# Large Cook Advice



## djtech2k (Aug 20, 2017)

I have been smoking for a few years now so I am not new,  but I always have more to learn [emoji]128578[/emoji].  I have 2 main smokers: cookshack pg500 and a lg BGE.

I am planning to do a cook for my sons HS football team.  I need to plan on about 60 people.  I am trying to figure out what meat to cook.  I need something that will not only be a good protein for them to eat, but something that I can buy a lot of and not spend a ton.  My first thought was pork butt or shoulder. That's my default but I am looking for any ideas or suggestions.  I was thinking I would need around 20-30lbs of meat but I have never done anything this big so I could use suggestions there also.


----------



## SmokinAl (Aug 20, 2017)

You loose about 50% of the raw weight during the cooking process.

Since your cooking for a football team I would figure about 1/2 lb. per person.

So that would be 30 lbs. of cooked pulled pork for 60 people.

Which would be about 60 lbs. raw.

8 - 8 lb. butts should do the trick.

Al


----------



## jokensmoken (Aug 20, 2017)

My inclination would be butts also... they're cheap and, other than a little time consuming, relatively easy.  And I'd agree with Al about quantity...60 pounds...

Walt


----------



## djtech2k (Aug 20, 2017)

Thanks for the replies. I really didn't think I would need that much meat, but you might be right. I am sure there will be sides, but not sure what yet. That's why I am in the early planning stages. I don't know of anything cheaper or easier than Pork Butt. I don't think I have room for 8 butts so I will have to figure it out. I do not know how pork loin is priced, but I know I made it a couple years ago and its a lot easier to cook, since it only has to go to about 145 if I remember correctly. I thought about chicken too since its a shorter cook, but no idea how to measure that much meat.


----------



## djtech2k (Aug 21, 2017)

I guess I need to go price some of the meats now.  I can never remember what each one cost.  I just did a pork butt Saturday and it was right around $2/lb.  What about pork shoulders instead of just the butt?  I know the butt is just part of the shoulder, along with the picnic, but just wondering if the price is different. 

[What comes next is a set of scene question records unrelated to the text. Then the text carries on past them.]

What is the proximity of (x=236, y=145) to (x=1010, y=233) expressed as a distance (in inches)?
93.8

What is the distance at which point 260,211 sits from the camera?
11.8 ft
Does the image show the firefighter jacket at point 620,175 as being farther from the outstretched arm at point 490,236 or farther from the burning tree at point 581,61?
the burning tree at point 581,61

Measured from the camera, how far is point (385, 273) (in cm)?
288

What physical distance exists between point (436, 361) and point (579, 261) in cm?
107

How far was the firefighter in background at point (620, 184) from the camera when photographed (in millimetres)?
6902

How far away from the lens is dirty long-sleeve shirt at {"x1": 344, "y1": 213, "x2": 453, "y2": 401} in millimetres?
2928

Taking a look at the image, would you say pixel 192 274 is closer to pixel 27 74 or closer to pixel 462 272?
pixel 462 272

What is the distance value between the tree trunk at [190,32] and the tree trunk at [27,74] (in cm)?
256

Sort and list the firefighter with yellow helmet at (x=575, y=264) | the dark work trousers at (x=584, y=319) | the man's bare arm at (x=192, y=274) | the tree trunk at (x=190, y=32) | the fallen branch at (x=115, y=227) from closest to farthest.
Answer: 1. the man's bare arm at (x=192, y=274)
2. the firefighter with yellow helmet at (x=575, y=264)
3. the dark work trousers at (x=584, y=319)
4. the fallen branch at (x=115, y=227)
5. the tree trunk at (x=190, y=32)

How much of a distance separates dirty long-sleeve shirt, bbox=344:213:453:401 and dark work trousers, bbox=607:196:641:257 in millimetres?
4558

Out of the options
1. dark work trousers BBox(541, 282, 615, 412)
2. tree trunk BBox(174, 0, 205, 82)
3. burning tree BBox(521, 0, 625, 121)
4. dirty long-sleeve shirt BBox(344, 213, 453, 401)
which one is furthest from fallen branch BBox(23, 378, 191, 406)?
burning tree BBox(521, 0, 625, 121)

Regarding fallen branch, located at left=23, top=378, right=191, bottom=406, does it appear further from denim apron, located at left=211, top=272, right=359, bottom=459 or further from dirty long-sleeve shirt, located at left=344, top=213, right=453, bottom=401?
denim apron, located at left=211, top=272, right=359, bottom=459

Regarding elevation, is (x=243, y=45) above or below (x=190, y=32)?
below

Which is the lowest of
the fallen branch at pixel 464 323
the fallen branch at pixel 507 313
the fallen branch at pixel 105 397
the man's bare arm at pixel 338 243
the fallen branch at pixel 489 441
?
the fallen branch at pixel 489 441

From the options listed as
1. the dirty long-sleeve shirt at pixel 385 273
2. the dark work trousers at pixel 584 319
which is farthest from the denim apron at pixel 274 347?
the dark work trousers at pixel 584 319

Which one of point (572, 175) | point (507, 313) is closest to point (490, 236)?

So I guess I will check on chicken, pork butt, pork shoulder, and pork loin prices.  Now figuring out how to get that much meat in one cook will be another thing to think about lol.  I would rather only use 1 smoker if I can.


----------



## anglerman (Aug 21, 2017)

If you have a Sams, Costco, or Gordon's food center near you look for those 2 pack of Pork Butts they should avg 16-19 lbs for both. Speaking for myself 6oz cooked is a decent amount if you have sides... i can maybe see 8oz cooked if it's just sandwiches even so 6oz is 2 pretty large sandwiches. If you don't have a large enough smoker to hold 60lbs of butts and you have a vacuum sealed, I can't stress enough that pulledpork freezes great so do multiple cooks pull the meat and vacuum seal.... in fact at serving time it will be a huge help... drop the bags in a large roaster with HOT water and in 1 1/2 hours from frozen you will be serving moist hot pork. Slice open the bag and dump into a steampan to serve.... freeze it in 5lb bags.

I just delivered 30lbs of frozen pulled pork to my brother in law that he is serving August 27th for a surprise Birthday party for a friend. I had to cook that in 2 smokes.


----------



## djtech2k (Aug 21, 2017)

Thanks.  I do not have a vacuum sealer but been wanting to get one.  I am obviously in the beginning stages of planning so almost everything is up in the air as of now.  I am trying to figure out meat(s), sides, how to server it, etc.  I will most likely just be doing the meat but have others I will need to coordinate with for the rest of it.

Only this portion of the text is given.